▶ **Selected excerpt**

I know right? Everyone should just believe in homeopathy already. Meanwhile, let's ignore those mad scientists claiming to have data revealing net energy from conversion and absorption of cooked is not much different from net energy from conversion and absorption of raw. Let's follow the gut feeling that since wild dogs eat raw in the wild so should our domesticated dogs _exclusively_ eat raw , enter BARF. While we're at it, let's just assault the idea of cooked food based on our gut feelings about it, ****s the science. HEY **** YOU MR. SPOCK! Hey my dog's poop seems to be better on raw and the coat is shiny! Therefore cooking must be wrong. There's no other possible explanation. That's cute. I almost chuckled.

Look raw is nice, I give the dogs raw meat bones now and then. Never would I make the claim raw is bad. Nor would I make the claim that raw is better, when there isn't any convincing evidence.


----------



## Joo-Ryong Kim (Oct 8, 2010)

I don't want to beat a dead horse too.

I only posted here to point out the real crime in this thread. As OP claims, we should all feed raw because a kibble company f'd up by putting in excessive vitamin d in their bags. How desperate are these raw pride advocates? srsly.


----------



## Rob Meredith (Feb 14, 2010)

Here is a little bit of information that does have science to back it, and everyone hold your breath, A KIBBLE COMPANY THAT SAYS THE BEST THING YOU CAN FEED YOUR DOG IS RAW! http://www.orijen.ca/orijen/ORIJEN_White_Paper.pdf This is a pretty easy and short read that covers general information about dogs and cats but more importantly it also give you the sources of the information. There are plenty of studies that show that raw diets are better for animals than processed diets, in fact there are studies that take place in animal nutrition every day, just take a trip to the zoo and take a look at what they feed, they are not feeding their carnivores, herbivores, or omnivores, processed foods. 

Just another a quick question, why don't we cook feed for horses and livestock? If it really does make it more bioavailable then shouldn't we process their foods?


----------



## Nick Jenkins (Oct 4, 2010)

▶ **Raw data**
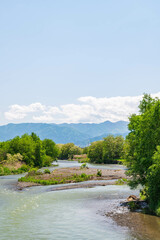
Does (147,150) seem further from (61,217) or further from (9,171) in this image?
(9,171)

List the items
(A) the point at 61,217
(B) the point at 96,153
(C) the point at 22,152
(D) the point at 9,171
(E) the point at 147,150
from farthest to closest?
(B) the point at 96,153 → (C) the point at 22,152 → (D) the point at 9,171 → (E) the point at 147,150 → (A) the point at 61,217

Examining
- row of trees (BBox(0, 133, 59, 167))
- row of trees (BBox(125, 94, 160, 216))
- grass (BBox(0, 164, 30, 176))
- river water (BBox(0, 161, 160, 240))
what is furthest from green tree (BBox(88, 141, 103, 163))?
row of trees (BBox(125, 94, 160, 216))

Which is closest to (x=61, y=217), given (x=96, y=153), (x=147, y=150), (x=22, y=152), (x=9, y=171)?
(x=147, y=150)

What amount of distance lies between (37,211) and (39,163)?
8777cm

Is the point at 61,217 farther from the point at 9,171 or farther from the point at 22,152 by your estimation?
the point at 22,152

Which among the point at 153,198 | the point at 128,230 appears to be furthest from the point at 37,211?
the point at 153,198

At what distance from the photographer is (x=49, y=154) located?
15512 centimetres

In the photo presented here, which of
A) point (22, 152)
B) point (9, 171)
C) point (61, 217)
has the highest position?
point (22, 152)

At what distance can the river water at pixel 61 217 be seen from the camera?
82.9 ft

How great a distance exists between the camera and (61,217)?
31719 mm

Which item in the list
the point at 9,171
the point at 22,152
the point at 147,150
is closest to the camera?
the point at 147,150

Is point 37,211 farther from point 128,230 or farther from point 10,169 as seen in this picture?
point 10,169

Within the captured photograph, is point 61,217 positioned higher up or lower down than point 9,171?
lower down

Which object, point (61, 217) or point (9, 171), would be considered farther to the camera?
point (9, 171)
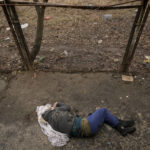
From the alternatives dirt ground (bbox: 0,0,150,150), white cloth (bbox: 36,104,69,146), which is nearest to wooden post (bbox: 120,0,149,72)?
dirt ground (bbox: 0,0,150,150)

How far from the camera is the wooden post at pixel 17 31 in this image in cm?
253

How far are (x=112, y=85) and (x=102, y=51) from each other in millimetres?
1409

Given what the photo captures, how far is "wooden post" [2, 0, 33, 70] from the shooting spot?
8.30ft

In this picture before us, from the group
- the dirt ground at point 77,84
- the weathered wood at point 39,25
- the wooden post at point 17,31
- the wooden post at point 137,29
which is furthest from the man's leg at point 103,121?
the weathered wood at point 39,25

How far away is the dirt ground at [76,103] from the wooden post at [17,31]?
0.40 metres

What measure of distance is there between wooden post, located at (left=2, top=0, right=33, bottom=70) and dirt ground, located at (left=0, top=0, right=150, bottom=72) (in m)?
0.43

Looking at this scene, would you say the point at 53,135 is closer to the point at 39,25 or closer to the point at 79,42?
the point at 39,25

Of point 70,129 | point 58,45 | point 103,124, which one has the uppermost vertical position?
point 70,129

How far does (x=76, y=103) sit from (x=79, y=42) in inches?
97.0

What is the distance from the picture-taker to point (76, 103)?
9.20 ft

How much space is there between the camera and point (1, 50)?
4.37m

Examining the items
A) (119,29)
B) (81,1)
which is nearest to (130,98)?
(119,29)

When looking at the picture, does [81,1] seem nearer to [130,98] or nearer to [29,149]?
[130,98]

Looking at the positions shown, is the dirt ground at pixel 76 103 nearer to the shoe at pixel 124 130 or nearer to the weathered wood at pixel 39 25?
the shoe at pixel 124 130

▶ **Check your understanding**
#1 List every poster name that appears in a heading in the forum thread about feeding dogs raw versus cooked food, along with the date given beside each name.
#2 Write what comes next in the forum thread about feeding dogs raw versus cooked food, starting right after its final heading.

▶ **Expected outputs**
#1
Joo-Ryong Kim (Oct 8, 2010)
Rob Meredith (Feb 14, 2010)
Nick Jenkins (Oct 4, 2010)

#2
Food for other livestock animals are processed as well. In fact soy must be processed. Concentrated feeds are processed pelleted and science used to formulate the best possible ration. Without this there would be less lower quality meat and significantly less milk as compared to a "wild diet". As far as dogs are concerned science is science and it comes down to the amount of nutrients present in the feed, just so happens kibble can be accurately measured and studied raw cannot. Also dogs have lived with humans for thousands of years eating our scraps. Domestic dogs are scavengers they are thousands of years removed from hunting and eating raw kills, more like left overs and garbage. Not saying raw is bad just that conventional isn't either(well the low quality foods aren't great). Just going off of my ownresearch and schooling on this subject.


----------



## Zakia Days (Mar 13, 2009)

Joo-Ryong Kim said:


> I know right? Everyone should just believe in homeopathy already. Meanwhile, let's ignore those mad scientists claiming to have data revealing net energy from conversion and absorption of cooked is not much different from net energy from conversion and absorption of raw. Let's follow the gut feeling that since wild dogs eat raw in the wild so should our domesticated dogs _exclusively_ eat raw , enter BARF. While we're at it, let's just assault the idea of cooked food based on our gut feelings about it, ****s the science. HEY **** YOU MR. SPOCK! Hey my dog's poop seems to be better on raw and the coat is shiny! Therefore cooking must be wrong. There's no other possible explanation. That's cute. I almost chuckled.
> 
> Look raw is nice, I give the dogs raw meat bones now and then. Never would I make the claim raw is bad. Nor would I make the claim that raw is better, when there isn't any convincing evidence.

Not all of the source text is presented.